僅かに見開かれたその黒い双眸は何か迷っているようにも見えたけど、よくわからない。


普段あまり見たことのないその様子に一くんが抱えるものの大きさを感じて、気が引き締まる。


火鉢から伝わる仄かな熱がじわりと存在感を持つ中で、一くんは口許に微かな笑みを浮かべた。


淋しげな、笑みを。



「……なら、その言葉に甘えても良いか?」

「もっ、勿論ですよ!」


少しでも役に立てるのなら話なんて幾らでも聞きます!


とりわけ落ち着き大人びた一くんがそんなことを言ったのは初めてで。


これは余程の事に違いない。


そう思って返事にも力の入った私は、緊張で乾いた喉にごくりと唾を飲んだ。


一体何が……。



「……俺は、お前が大切だ」

「……え?」


けれど真剣な顔で紡がれたのは予期せぬ言葉で。
無意識にも声が漏れた。


なな、何を……っ!?


「俺だけじゃない、皆そう思ってる。
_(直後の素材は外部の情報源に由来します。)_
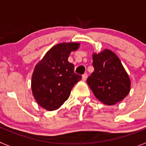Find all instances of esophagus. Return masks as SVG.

本当ならこんな所じゃなく、別の場所で幸せを見つけて欲しいと思っている筈だ」


……ですよね。


一くんがそんな目で私を見る訳がない。早とちりも甚だしい馬鹿な勘違いに背が萎む。


火照った頬に益々熱が集まり、その恥ずかしさから顎を引いた私は顔にかかる髪を指で撫で梳いた。


しかしながら今更なその話はやはり腑に落ちなくて、モヤモヤとした気持ち悪さに唇が尖った。